Wenn man den Ausführungen der Semiotext(e)-Redakteurin und -Übersetzerin Noura Wedell glauben darf, ist es allerdings angesichts der Psychopathologien des zeitgenössischen Kapitalismus sehr schwierig geworden, solche Grenzen zu ziehen. Wie können wir im 21. Jahrhundert „aussteigen“, wenn die Gesellschaft des Spektakels unablässige Produktivität diktiert und ihre Forderung bis in die Körperzellen hinein durchzusetzen vermag?
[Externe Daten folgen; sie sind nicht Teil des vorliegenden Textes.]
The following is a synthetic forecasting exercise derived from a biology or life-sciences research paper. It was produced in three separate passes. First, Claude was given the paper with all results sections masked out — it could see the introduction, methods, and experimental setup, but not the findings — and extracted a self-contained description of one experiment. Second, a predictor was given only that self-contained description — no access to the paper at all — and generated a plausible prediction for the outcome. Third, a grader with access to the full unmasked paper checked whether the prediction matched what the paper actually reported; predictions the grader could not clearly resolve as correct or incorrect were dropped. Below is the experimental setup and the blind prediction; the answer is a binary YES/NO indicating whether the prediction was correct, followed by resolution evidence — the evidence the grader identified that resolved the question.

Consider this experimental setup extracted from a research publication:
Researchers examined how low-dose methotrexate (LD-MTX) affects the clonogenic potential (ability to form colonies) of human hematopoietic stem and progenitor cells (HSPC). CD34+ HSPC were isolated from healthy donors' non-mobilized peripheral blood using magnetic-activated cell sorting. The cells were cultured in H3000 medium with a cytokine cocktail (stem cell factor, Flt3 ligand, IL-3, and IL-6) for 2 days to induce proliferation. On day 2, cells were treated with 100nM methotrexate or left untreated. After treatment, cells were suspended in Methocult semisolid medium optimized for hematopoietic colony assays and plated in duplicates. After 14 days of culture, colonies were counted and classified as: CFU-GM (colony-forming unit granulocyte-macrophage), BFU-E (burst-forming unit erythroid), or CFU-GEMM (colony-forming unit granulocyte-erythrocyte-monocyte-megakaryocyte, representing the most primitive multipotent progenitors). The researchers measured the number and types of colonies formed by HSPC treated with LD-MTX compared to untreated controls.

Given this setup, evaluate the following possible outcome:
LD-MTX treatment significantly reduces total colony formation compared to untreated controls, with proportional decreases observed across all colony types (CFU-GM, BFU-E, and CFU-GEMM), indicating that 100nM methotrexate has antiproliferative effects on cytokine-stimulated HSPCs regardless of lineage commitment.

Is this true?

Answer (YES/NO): NO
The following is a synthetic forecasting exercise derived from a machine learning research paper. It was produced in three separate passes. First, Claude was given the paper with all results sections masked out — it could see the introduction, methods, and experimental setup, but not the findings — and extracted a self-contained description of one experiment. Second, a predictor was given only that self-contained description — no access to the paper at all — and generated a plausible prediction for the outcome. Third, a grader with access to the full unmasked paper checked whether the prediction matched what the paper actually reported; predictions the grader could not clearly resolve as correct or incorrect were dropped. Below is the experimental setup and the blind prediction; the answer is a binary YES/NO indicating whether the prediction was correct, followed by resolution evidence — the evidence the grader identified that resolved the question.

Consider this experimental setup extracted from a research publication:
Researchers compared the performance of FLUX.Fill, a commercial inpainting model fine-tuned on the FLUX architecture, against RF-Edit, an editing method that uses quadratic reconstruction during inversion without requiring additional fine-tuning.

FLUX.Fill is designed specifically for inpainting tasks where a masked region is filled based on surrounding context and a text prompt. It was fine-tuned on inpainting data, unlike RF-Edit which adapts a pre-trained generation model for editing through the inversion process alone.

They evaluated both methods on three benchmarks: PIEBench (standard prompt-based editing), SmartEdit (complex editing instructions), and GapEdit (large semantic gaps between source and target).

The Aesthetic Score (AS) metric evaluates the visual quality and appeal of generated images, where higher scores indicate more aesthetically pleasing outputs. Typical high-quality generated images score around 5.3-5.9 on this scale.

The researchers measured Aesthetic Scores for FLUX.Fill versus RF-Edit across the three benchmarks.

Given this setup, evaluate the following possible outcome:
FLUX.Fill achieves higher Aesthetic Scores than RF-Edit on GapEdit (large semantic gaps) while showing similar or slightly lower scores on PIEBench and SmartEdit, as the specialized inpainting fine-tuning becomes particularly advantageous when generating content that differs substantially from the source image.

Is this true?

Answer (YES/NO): NO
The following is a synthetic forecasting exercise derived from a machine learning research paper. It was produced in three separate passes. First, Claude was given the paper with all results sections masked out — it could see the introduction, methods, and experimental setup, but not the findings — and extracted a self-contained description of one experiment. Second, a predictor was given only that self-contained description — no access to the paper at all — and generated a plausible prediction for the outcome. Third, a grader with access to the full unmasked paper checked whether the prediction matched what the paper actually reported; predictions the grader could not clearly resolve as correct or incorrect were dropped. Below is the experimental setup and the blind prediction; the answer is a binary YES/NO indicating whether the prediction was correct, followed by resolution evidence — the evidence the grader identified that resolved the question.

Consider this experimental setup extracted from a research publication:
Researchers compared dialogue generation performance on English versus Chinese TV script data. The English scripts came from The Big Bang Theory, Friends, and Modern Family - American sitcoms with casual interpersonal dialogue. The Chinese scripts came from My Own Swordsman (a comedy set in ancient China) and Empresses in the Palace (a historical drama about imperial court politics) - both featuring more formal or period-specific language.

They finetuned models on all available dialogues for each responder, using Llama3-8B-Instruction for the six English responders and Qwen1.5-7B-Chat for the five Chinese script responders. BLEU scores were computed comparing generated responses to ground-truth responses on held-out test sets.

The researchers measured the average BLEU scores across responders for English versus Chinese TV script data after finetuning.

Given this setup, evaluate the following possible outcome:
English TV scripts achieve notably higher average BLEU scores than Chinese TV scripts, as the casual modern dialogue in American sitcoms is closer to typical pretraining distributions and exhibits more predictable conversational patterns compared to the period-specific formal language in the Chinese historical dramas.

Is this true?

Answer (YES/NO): NO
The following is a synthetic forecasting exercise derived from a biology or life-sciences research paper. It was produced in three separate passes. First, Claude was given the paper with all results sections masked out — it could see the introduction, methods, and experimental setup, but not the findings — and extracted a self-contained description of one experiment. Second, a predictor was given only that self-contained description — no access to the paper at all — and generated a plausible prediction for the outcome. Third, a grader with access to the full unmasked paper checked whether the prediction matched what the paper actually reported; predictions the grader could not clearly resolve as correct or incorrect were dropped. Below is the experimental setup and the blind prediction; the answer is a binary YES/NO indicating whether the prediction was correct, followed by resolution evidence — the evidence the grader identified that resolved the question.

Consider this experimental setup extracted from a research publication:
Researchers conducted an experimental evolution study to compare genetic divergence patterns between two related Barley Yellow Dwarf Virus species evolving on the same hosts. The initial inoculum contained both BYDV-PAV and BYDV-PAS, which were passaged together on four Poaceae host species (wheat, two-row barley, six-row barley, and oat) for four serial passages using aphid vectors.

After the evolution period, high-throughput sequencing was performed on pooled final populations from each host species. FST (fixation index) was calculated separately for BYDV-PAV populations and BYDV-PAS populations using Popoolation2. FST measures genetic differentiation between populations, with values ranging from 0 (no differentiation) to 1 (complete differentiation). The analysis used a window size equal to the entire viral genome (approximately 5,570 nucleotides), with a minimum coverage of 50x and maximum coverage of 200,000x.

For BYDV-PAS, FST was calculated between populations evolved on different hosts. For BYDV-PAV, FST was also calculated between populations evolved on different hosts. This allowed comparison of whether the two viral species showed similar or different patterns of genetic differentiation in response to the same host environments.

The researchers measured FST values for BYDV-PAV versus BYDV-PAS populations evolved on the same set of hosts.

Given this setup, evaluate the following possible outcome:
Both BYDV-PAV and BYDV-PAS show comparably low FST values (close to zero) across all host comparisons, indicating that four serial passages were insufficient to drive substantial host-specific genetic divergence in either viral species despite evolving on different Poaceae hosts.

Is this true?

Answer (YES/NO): NO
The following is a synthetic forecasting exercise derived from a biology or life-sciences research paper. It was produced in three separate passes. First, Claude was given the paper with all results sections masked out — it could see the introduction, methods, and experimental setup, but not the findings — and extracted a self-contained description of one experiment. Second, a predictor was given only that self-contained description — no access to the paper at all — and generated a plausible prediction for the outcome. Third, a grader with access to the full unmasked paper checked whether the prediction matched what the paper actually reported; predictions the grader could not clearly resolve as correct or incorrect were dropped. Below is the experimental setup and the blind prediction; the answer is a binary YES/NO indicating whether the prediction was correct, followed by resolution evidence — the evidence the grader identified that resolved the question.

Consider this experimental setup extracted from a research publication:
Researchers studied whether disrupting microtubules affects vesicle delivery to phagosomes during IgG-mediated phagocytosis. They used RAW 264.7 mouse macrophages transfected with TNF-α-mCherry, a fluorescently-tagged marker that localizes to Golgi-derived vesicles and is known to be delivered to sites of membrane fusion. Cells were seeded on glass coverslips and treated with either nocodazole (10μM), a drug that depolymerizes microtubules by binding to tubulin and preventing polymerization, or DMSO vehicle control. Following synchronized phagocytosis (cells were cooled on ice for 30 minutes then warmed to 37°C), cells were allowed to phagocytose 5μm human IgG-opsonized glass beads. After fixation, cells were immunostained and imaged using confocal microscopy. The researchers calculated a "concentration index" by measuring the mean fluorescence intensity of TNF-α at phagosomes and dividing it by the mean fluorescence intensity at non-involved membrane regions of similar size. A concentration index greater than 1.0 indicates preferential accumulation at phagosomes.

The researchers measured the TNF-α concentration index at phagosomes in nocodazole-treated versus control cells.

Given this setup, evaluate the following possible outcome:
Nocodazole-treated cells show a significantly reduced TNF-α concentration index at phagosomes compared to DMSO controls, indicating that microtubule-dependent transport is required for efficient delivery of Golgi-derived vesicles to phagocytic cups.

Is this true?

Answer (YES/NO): YES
Einzig indem wir die Materialität des Todes akzeptieren, schlägt Wedell vor, und indem wir uns weigern, die Gegenwart allein zu (er-)tragen, eröffnet sich noch eine Perspektive.

Totale Verfügbarkeit und totale Vereinzelung sind auch Themen, die Caroline Busta in ihrem Beitrag aufgreift. Sie prüft, wie sich die Verlagerung von Vorstellungen „alternativer“ Kultur, die in den 90er Jahren herrschten, zur neuen Offenheit gegenüber massenkulturellen Codes in jüngsten Formationen der Subjektivität von Künstlerinnen niederschlägt. Was aber geschieht, wenn nicht der Mainstream, sondern die Stile subkultureller Formationen zum Substrat für künstlerische Praktiken werden? Wenn Werke zur Repräsentation einer Szene-Ästhetik gerinnen, der die Künstler/innen teils selbst nahestehen? Philipp Ekardt beleuchtet Beispiele von Wu Tsang bis Mark Leckey und findet einen neuen Geschmack für das Generische, der mit der fortlebenden Sehnsucht nach der Bohème koexistiert.

Auch zwischenmenschliche Beziehungen, so könnte man annehmen, werden in Zeiten absoluter Vernetzung nicht unkomplizierter. Der systemische Rand rückt näher; doch zum Glück, versichert uns der in Berlin lebende Künstler Daniel Keller (Mitglied des ehemaligen Kollektivs AIDS-3D), sind wir in dieser Situation nicht gänzlich auf uns allein gestellt. Um TzK-Leser/innen wohlbehalten durch das unerforschte Neuland zu geleiten, präsentiert er, begleitet von einem Glossar von Ella Plevin, seine „Hottest NEW ALT Marriage Stacks Solutions“.

Zu guter Letzt beinhaltet die Ausgabe einen neuen Text des kanadischen Schriftstellers und Künstlers Douglas Coupland. Seit Coupland – beginnend mit dem nihilistischen Popklassiker „Generation X. Geschichten für eine immer schneller werdende Kultur“ (1991) – das erste Vokabular zur Verfügung stellte, um die Jahrtausendwende zu beschreiben, hat er immer wieder treffsicher kommende Entwicklungen prognostiziert. Sein Essay führt uns erneut die Utopien vergangener Zeiten vor Augen und betrachtet die Slacker-Bohème der 90er durch die satirische Linse der hyperverlinkten Gegenwart.